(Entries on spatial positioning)
################

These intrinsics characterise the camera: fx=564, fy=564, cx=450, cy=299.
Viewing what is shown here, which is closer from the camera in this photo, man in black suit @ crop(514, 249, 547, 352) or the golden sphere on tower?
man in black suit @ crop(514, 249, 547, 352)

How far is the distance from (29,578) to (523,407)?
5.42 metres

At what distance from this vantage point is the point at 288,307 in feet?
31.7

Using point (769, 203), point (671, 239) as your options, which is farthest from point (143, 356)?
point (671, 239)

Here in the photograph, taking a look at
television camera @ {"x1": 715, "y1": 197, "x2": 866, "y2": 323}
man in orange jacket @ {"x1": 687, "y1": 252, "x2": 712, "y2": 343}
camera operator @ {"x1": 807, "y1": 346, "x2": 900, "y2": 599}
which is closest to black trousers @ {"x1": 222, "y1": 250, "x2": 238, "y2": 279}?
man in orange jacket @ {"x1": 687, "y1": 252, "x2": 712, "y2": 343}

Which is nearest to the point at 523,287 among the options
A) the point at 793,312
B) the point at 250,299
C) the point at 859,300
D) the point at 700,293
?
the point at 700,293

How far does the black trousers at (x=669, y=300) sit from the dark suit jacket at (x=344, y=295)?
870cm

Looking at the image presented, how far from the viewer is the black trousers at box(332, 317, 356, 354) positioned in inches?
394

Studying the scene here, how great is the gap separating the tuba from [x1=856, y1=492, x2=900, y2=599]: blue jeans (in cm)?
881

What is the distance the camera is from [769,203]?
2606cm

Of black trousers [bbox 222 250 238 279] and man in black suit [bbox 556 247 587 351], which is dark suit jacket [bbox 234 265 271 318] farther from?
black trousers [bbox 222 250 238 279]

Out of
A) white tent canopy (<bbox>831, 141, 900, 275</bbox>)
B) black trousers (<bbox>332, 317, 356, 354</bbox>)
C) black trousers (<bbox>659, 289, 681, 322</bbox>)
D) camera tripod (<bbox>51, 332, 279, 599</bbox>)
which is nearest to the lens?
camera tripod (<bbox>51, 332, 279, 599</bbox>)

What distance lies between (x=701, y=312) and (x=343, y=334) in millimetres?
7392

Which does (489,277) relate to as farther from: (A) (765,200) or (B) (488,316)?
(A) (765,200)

################

> _Brief_:
Rewrite all of the items above with "tuba" changed to "trombone" and everything else left as it is.

> _Complete answer_:
These intrinsics characterise the camera: fx=564, fy=564, cx=450, cy=299.
Viewing what is shown here, which is closer from the camera in this photo, man in black suit @ crop(514, 249, 547, 352) or the golden sphere on tower?
man in black suit @ crop(514, 249, 547, 352)

How far is the distance from (29,578) to (523,407)?
5.42 metres

At what distance from this vantage point is the point at 288,307 in feet?
31.7

Using point (769, 203), point (671, 239) as your options, which is farthest from point (143, 356)?
point (671, 239)

Here in the photograph, taking a look at
television camera @ {"x1": 715, "y1": 197, "x2": 866, "y2": 323}
man in orange jacket @ {"x1": 687, "y1": 252, "x2": 712, "y2": 343}
camera operator @ {"x1": 807, "y1": 346, "x2": 900, "y2": 599}
which is closest to black trousers @ {"x1": 222, "y1": 250, "x2": 238, "y2": 279}?
man in orange jacket @ {"x1": 687, "y1": 252, "x2": 712, "y2": 343}

Which is nearest to the point at 523,287 among the options
A) the point at 793,312
B) the point at 250,299
C) the point at 859,300
D) the point at 700,293
?
the point at 700,293

How far does the black trousers at (x=669, y=300) sit from the dark suit jacket at (x=344, y=295)?
870cm

Looking at the image presented, how far from the viewer is the black trousers at box(332, 317, 356, 354) positioned in inches?
394

Studying the scene here, how great is the gap separating the trombone from [x1=856, y1=492, x2=900, y2=599]: blue jeans (in cm)?
881

What is the distance the camera is from [769,203]?
2606cm

Of black trousers [bbox 222 250 238 279] and man in black suit [bbox 556 247 587 351], which is dark suit jacket [bbox 234 265 271 318] farther from?
black trousers [bbox 222 250 238 279]

Out of
A) white tent canopy (<bbox>831, 141, 900, 275</bbox>)
B) black trousers (<bbox>332, 317, 356, 354</bbox>)
C) black trousers (<bbox>659, 289, 681, 322</bbox>)
D) camera tripod (<bbox>51, 332, 279, 599</bbox>)
which is nearest to the lens?
camera tripod (<bbox>51, 332, 279, 599</bbox>)

What distance lies between (x=701, y=312) and (x=343, y=334) in millimetres?
7392

Which does (489,277) relate to as farther from: (A) (765,200) or (B) (488,316)?
(A) (765,200)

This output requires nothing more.